Huh? Loudspeaker distortions can be orders of magnitude greater than good amplifiers, and will often dominate. Cross-over distortion at the levels seen in early transistor/transformer push-pull amps is very much a thing of the past, good solid state amps can be < 0.01% distortion, which is basically well below audibility, be it all 2nd order or 10th order.

The nice thing about THD is its simplicity - if the value is low eough you don't have to worry about the kind of distortion, and if you do have to worry about the kind of distortion then the residual or distortion spectrum are both much more imformative than any single metric. However just testing at 1kHz is insufficient, and the graphs of THD v. frequency and v. level are much more useful to have.
This is true of Gedlee metric too - testing only at 1kHz is not enough, many distortions rise rapidly with frequency.

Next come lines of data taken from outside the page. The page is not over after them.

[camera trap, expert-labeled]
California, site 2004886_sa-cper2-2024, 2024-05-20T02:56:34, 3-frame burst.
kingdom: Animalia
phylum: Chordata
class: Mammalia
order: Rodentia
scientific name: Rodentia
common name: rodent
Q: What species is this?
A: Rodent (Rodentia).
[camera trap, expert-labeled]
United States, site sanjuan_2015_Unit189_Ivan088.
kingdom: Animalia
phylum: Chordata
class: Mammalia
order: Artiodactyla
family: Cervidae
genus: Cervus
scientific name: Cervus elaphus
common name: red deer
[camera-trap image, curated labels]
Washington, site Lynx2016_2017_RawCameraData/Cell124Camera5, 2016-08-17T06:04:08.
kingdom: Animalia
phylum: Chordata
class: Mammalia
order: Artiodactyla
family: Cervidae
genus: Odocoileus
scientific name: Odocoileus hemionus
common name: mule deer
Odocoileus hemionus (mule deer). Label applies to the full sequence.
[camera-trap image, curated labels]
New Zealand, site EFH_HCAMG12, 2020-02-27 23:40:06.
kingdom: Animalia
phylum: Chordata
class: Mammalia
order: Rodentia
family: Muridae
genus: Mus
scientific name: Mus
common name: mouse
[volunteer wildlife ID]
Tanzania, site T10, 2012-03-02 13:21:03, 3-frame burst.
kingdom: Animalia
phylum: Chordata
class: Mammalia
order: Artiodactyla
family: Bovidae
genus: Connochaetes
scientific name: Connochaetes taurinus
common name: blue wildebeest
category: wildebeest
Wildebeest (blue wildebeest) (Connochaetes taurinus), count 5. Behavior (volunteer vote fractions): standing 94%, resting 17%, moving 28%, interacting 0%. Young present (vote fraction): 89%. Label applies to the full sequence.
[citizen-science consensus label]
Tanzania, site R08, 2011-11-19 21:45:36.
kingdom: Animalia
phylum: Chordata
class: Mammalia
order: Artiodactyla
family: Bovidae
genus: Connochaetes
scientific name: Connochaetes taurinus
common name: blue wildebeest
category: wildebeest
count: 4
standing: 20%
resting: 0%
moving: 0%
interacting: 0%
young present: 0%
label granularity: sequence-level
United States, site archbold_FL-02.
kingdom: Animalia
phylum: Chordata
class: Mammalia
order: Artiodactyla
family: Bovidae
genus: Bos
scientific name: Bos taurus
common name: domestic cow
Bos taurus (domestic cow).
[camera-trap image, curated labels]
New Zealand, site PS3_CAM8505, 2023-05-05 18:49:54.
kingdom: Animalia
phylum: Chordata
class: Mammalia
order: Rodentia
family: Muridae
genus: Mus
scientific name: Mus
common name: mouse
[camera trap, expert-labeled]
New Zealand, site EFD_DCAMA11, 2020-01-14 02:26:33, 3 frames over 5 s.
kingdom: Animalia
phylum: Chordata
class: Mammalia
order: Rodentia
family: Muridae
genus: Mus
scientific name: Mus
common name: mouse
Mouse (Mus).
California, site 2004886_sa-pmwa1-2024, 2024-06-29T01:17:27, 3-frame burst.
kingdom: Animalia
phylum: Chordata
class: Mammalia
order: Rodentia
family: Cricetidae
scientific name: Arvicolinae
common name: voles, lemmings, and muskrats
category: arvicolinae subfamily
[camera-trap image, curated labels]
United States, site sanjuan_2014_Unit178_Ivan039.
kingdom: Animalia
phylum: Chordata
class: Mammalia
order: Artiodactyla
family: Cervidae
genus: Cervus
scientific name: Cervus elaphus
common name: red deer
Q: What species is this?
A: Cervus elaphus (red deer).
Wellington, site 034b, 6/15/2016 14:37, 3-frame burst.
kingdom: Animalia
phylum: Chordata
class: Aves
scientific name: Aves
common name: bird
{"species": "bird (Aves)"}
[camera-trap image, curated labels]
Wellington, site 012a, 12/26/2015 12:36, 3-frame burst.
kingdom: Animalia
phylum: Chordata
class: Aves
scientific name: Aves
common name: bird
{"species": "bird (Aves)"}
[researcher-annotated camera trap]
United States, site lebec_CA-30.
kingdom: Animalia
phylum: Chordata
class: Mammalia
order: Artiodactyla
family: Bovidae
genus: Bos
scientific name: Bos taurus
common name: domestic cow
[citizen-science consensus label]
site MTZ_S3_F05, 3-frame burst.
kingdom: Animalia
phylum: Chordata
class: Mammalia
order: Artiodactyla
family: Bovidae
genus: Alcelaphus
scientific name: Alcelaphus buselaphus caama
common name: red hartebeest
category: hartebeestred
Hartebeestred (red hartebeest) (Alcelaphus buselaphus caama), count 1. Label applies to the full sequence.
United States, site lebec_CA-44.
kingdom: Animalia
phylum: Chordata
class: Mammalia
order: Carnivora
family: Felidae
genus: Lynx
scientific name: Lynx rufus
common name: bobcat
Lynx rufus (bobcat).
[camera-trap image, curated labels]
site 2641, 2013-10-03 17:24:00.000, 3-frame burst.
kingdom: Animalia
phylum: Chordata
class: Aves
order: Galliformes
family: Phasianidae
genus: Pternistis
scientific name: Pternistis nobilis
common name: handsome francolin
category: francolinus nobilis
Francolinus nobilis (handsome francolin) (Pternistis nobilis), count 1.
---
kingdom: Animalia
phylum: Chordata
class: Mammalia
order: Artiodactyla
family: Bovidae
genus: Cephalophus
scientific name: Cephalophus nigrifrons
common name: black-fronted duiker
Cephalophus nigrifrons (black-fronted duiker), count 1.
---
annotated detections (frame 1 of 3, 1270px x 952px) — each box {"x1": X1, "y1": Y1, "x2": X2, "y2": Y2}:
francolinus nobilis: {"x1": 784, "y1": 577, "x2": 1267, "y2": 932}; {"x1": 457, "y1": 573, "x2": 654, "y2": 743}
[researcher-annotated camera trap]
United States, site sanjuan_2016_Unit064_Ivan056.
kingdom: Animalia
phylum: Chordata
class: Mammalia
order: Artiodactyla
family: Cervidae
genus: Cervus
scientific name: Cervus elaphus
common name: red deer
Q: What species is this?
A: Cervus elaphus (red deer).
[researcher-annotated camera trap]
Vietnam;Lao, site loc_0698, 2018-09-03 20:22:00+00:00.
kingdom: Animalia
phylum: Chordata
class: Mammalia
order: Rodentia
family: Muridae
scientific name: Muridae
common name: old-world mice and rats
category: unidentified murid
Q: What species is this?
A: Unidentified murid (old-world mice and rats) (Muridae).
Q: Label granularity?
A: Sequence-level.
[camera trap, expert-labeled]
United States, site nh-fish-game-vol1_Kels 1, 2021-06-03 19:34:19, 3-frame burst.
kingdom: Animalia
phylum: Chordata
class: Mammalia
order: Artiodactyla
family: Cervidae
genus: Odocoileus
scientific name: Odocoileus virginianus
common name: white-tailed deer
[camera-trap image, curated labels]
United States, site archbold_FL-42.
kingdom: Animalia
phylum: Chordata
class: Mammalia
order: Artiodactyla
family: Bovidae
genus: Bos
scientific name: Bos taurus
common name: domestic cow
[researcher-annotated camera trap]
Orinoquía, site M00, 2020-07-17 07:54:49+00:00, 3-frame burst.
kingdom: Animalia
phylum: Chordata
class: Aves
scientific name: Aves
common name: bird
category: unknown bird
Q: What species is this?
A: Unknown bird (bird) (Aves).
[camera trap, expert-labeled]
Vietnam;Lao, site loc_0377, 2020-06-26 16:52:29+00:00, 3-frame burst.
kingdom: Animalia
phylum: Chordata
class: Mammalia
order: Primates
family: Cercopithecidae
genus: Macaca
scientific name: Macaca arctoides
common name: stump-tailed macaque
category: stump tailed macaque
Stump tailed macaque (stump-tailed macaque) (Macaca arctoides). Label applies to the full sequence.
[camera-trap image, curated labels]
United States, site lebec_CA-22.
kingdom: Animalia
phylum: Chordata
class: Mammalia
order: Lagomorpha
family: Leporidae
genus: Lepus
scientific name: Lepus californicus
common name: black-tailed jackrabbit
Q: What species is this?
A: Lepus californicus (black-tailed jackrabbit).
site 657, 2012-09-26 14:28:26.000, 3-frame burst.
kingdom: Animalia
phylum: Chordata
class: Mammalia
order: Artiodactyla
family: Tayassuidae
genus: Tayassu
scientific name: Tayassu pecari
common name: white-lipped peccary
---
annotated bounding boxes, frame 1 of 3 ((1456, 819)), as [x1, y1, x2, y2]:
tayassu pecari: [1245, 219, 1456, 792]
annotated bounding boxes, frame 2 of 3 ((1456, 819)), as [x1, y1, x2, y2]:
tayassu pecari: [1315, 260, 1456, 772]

The elephant in the room however is less nicely behaved distortions, like thermal and other memory effects, they are the trickiest to characterize and may be slipping through testing in some cases, being history-sensitive.
 
This is true of Gedlee metric too - testing only at 1kHz is not enough, many distortions rise rapidly with frequency.

The elephant in the room however is less nicely behaved distortions, like thermal and other memory effects, they are the trickiest to characterize and may be slipping through testing in some cases, being history-sensitive.

Why only 1kHz? You can apply the metric at any frequency just like THD.

There are no thermal nonlinearities in loudspeakers, I know, I checked.

"Memory effects" - what are those? In nonlinear analysis this usually means that the nonlinearities are frequency dependent, and "memory" refers to this effect. It is accounted for in the metric if you do it correctly.